Jonathan Rhys Meyers: ‘Imagine what it takes to suck the entire blood system out of somebody’
The Cork actor prepared for the role of Dracula in full-blooded fashion: by staring at strangers in Budapest ‘until they wanted to call the police, thinking I was a lunatic’
Jonathan Rhys Meyers: ‘[The name Dracula] comes from the Carpathian Mountains where people are very superstitious. Irish people are very superstitious, so I was able to engage in that’
Max Schreck in Nosferatu
Bela Lugosi in Universal’s Dracula films
Christopher Lee in Hammer’s vision
I am sitting in a crypt with Jonathan Rhys Meyers, star of The Tudors, Mission Impossible 3 and the most recent incarnation of Dracula. In an adjoining chamber there is a cabinet containing a mummified cat and mouse discovered in an organ pipe in the 19th century (isn’t there a film called Dracula Meets the Mummy?).

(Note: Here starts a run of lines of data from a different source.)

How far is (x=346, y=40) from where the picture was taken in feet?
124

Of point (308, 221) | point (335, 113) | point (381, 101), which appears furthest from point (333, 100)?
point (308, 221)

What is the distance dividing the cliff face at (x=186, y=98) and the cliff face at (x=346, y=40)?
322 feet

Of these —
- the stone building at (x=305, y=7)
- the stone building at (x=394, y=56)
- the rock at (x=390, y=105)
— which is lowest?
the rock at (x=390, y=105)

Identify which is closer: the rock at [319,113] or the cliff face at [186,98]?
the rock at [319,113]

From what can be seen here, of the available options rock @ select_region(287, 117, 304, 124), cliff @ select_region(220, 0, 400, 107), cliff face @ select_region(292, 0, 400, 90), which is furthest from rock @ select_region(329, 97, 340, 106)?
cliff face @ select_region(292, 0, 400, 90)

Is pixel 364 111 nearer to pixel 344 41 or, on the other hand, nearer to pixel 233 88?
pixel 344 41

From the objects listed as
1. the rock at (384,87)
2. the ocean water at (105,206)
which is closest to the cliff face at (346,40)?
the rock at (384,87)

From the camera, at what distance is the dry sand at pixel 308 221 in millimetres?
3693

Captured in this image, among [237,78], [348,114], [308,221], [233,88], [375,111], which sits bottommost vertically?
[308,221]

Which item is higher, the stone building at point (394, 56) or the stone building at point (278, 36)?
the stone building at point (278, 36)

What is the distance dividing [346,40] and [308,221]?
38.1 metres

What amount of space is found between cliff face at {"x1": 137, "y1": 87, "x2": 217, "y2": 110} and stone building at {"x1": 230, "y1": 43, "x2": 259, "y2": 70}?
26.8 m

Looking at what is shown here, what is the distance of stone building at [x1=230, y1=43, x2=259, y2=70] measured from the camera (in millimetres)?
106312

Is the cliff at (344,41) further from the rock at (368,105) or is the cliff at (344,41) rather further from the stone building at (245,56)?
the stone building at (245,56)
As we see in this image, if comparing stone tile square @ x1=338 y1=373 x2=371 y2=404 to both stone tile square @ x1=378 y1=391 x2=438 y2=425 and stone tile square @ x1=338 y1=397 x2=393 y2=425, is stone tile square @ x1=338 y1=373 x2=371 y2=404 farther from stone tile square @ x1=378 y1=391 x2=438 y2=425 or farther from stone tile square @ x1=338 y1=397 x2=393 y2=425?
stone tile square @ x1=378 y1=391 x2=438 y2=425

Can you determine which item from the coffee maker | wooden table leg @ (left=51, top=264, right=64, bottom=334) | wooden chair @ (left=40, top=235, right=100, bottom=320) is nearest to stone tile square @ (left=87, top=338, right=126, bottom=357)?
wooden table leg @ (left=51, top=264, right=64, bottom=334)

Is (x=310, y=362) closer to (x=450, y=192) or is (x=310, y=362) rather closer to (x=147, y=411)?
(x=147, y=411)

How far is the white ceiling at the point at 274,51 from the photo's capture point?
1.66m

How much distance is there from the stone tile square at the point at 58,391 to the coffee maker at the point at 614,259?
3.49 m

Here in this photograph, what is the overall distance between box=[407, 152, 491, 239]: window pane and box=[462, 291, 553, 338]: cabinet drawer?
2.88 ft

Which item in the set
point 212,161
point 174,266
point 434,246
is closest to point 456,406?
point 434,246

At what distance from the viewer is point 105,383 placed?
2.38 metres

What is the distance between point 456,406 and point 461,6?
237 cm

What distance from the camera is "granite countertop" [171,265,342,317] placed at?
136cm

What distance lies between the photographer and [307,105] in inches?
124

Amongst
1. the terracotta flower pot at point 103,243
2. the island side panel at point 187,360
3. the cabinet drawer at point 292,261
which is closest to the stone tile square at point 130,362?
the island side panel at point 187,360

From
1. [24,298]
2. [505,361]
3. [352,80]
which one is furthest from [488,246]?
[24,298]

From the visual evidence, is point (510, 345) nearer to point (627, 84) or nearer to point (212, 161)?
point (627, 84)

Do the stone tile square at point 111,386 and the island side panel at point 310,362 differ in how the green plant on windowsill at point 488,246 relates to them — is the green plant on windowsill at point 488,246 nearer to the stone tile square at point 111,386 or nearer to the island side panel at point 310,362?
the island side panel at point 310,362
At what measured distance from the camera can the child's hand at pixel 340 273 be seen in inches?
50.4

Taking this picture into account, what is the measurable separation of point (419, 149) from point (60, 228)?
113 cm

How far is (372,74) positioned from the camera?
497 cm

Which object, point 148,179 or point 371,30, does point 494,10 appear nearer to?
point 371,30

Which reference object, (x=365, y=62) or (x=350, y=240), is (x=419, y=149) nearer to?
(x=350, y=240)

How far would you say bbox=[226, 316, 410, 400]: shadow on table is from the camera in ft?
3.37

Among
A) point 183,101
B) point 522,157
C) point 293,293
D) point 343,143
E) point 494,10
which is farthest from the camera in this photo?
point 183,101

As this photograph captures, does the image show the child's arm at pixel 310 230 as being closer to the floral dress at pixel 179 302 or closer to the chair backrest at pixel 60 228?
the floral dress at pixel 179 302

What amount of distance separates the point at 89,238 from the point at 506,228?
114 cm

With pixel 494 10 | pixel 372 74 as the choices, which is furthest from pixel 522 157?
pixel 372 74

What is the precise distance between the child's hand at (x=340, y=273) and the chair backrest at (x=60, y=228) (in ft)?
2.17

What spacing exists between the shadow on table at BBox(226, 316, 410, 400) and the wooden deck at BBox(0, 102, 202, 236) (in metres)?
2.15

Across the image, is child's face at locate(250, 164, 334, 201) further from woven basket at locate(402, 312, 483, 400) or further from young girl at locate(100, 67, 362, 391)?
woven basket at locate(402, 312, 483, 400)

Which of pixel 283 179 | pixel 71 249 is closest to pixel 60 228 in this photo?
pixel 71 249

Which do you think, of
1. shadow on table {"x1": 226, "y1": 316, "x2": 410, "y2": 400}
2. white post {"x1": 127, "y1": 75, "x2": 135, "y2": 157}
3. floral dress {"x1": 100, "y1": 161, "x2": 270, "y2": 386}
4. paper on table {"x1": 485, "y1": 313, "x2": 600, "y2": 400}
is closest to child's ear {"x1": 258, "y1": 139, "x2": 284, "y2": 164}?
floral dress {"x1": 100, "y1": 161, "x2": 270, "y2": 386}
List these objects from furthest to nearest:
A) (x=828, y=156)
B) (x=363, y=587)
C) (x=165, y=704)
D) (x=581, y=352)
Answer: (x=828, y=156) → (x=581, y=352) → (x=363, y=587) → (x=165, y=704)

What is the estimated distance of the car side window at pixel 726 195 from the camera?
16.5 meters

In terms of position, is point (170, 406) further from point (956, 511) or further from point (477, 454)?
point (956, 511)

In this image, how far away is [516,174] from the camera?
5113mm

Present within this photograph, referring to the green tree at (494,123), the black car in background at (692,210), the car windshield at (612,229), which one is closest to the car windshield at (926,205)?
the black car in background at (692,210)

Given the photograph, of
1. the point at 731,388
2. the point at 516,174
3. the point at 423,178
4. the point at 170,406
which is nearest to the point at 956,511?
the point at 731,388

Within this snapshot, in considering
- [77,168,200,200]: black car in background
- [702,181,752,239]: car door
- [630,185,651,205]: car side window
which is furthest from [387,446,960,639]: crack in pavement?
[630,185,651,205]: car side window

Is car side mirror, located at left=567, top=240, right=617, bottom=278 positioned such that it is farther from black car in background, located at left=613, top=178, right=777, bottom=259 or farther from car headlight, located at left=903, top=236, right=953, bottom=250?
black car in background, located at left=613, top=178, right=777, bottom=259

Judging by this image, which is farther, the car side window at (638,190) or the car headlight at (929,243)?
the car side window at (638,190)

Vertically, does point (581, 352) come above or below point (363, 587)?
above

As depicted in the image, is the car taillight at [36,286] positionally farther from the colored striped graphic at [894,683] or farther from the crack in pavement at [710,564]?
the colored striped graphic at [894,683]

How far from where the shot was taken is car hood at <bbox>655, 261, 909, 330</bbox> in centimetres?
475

Nearby hover the Sky PR team who are, in their way, just as spooky.
Earlier there were round-table discussions with other cast members (“It’s like a fecking seance,” muttered one journalist) and now Rhys Meyers is offering me coffee. He’s friendly, fashionably dressed in a low-cut T-shirt and suit jacket, but looks tired. “You’re caffeinated to the hilt, are you?” he says. He stares intensely at me as he speaks. He makes dramatic hand gestures and his accent shifts geographically over the course of the conversation.
There’s a pattern to this. The more passionate he gets, the more he sounds like he’s from Cork, where he actually grew up. And he is very passionate about Dracula. “Suffering is what drives him – the pain,” he says. “It takes eight minutes to strangle somebody. Imagine what it takes to suck the entire blood system out of somebody. How you have to stick with it. How you have to focus. It’s an extraordinary thing and it’s terrible and wonderful all at the same time.”
Was he method acting? “I didn’t lock myself in a casket or anything, but I chose an apartment [in Budapest where they were shooting] that was very, very Gothic and sometimes I would go out and walk the streets, and look at people and just try to unnerve them. I’d be in Budapest in a cafe and just stare at someone until they wanted to call the police, thinking I was a lunatic.”
He had completed his long stint as Henry VIII in The Tudors, finished a film called Belle de Seigneur and had taken a year off to paint and play music when he was approached to play the role by NBC’s Bob Greenblatt.
“I said, ‘It’s been done’. He said, ‘But not by you’,” says Rhys Meyers. “I’d grown. I’d had pain and loss and joy. I bring that experience. Then I lost my grandfather and I lost my best friend to cancer. I went back for funerals. And seeing all my family and the pain [they] were in, and my own personal pain with my best friend dying of a terrible, terrible illness, I was able to go back and shoot it into the camera as much as possible, to expel it out in a very aggressive way and a very focused way.”